A visit to Harambee last year still counts as one of the best assignments I've ever been on. CEO Maryana Iskander invited a few of us to lunch with some of the graduates of the programme. The assembled young adults were about to start their first jobs after graduating from a set of courses meant to make them work-ready. Iskander asked the group to explain what having a job meant. For most of the graduates, their jobs meant freedom, not only for them but for their families, too. Half of the 10 graduates said they would be the only breadwinners in their families. Harambee's office, in a converted building in Johannesburg's mining district, was buzzing.

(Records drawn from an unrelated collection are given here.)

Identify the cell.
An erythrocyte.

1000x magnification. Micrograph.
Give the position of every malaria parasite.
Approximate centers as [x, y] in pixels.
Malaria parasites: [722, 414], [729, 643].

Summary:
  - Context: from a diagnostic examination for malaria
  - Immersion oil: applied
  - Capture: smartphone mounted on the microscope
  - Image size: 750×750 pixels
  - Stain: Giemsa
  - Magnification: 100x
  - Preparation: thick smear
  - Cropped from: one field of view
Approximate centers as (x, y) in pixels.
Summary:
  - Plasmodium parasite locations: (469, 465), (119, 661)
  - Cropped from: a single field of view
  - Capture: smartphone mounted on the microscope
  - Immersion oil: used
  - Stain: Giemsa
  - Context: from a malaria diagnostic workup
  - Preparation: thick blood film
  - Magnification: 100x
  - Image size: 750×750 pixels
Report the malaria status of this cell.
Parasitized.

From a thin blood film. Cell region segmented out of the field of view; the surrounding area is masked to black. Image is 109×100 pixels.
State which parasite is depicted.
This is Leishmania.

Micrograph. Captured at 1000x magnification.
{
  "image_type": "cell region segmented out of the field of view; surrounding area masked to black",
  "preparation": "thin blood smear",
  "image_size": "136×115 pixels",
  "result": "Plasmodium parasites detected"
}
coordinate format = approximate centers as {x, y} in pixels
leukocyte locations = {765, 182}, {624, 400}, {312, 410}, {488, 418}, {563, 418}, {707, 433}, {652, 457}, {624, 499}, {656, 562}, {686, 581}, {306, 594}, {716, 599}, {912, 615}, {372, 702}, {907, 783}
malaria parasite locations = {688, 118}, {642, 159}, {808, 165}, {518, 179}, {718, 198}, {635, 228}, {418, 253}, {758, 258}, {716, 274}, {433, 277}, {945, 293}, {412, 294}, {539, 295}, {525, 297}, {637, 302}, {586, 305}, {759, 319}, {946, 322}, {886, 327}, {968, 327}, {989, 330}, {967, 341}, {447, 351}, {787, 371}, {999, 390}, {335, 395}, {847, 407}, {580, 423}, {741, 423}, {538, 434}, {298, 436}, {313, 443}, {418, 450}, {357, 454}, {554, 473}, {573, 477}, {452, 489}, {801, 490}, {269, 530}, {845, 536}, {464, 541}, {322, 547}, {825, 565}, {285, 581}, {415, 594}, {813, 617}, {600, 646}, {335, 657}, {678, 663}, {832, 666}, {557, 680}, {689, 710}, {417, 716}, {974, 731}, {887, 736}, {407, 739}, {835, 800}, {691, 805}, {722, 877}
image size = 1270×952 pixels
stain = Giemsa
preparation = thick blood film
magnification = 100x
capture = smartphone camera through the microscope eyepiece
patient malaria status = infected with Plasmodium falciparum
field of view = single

the solutions are often simpler than leaders think they are
The Harambee curriculum includes IT skills, time management, emotional intelligence, and simulated workplaces. Harambee managers found that in most of their youth members' homes, there was no culture of going to work because of South Africa's structural unemployment. Without such a culture, things that young workers with a culture of employment take for granted, such as punctuality, networking, confidence and problem-solving, are not natural assets.
Companies such as Hollard, Nando's and Pick n Pay, among the big corporates, as well as small and medium-sized enterprises, contract with Harambee as an employment agency. Harambee prepares young people for the world of work generally but also for specific enterprises. When I visited, a deal with Vodacom to run a pilot call-centre was being negotiated. Harambee has helped 50000 young people find their first jobs. It's a drop in the ocean of the six million young people who are not in training or employment, but it's a start and the model shows the value of innovation.
Lebo Nke of Harambee walks me into a small room packed with clothes. The other thing that Harambee managers such as Nke noticed was that their graduates often did not have appropriate working clothes. They started asking their networks of professional women and men to dig into their closets for items they could spare. Now Harambee is able to kit out its young graduates with clothes that work for their first jobs.
Another woman who is taking the problem of youth unemployment and turning it into a possible solution is Tashmia Ismail-Saville of YES, or the Youth Employment Service. This week she shared a stage with President Cyril Ramaphosa, who worked closely with her to find
a million paid internships over the next three years. Ismail-Saville started work as a waitress at the Hard Rock café and says it taught her invaluable skills such as dealing with difficult clients. She cites the fact that Absa CEO Maria Ramos began her working career as a shelf-packer to explain her motivation to start YES, in conjunction with Investec and other big companies. A first job can be a path to greater things.
What I've learnt from meeting the women I've written about here, who are tackling South Africa's youth unemployment problem, is that the solutions are often simpler than policymakers and leaders suggest they are. It can start with a peanut-butter sandwich.